Much of the world depicted in LOFT has been destroyed in a nuclear war, with most of the survivors consisting of oversexed twentysomethings.  The film takes place over the course of a single night in a studio apartment, where an art show is being held.  There a wealthy couple are getting it on in a secluded room, after which the woman, Raphaela (Rebecca Winter), enters the nearest bathroom.  There she’s confronted by a knife-wielding bitch named Kiddy (Catarina Raacke) whose anarchist tendencies and jealous nature have driven her insane.

As for Raphaela’s worse half Raoul (Andreas Sportelli), he’s rather severely manhandled by Furio (Karl Heinz von Liebezeit), the artist whose paintings adorn the loft—and the boyfriend of Kiddy.  Furio has gone mad(der), it seems, because none of his paintings have sold.

• Goal 1: Restate the object detection API records word for word.
The records are unrelated to the text.

• Data records:
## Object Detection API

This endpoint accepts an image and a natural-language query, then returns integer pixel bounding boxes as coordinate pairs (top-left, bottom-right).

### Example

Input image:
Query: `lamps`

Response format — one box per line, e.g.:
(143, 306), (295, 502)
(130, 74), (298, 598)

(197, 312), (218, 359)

• Goal 2: Quote the whole film review in full.

• Expected output 1:
## Object Detection API

This endpoint accepts an image and a natural-language query, then returns integer pixel bounding boxes as coordinate pairs (top-left, bottom-right).

### Example

Input image:
Query: `lamps`

Response format — one box per line, e.g.:
(143, 306), (295, 502)
(130, 74), (298, 598)

(197, 312), (218, 359)

• Expected output 2:
Much of the world depicted in LOFT has been destroyed in a nuclear war, with most of the survivors consisting of oversexed twentysomethings.  The film takes place over the course of a single night in a studio apartment, where an art show is being held.  There a wealthy couple are getting it on in a secluded room, after which the woman, Raphaela (Rebecca Winter), enters the nearest bathroom.  There she’s confronted by a knife-wielding bitch named Kiddy (Catarina Raacke) whose anarchist tendencies and jealous nature have driven her insane.

As for Raphaela’s worse half Raoul (Andreas Sportelli), he’s rather severely manhandled by Furio (Karl Heinz von Liebezeit), the artist whose paintings adorn the loft—and the boyfriend of Kiddy.  Furio has gone mad(der), it seems, because none of his paintings have sold.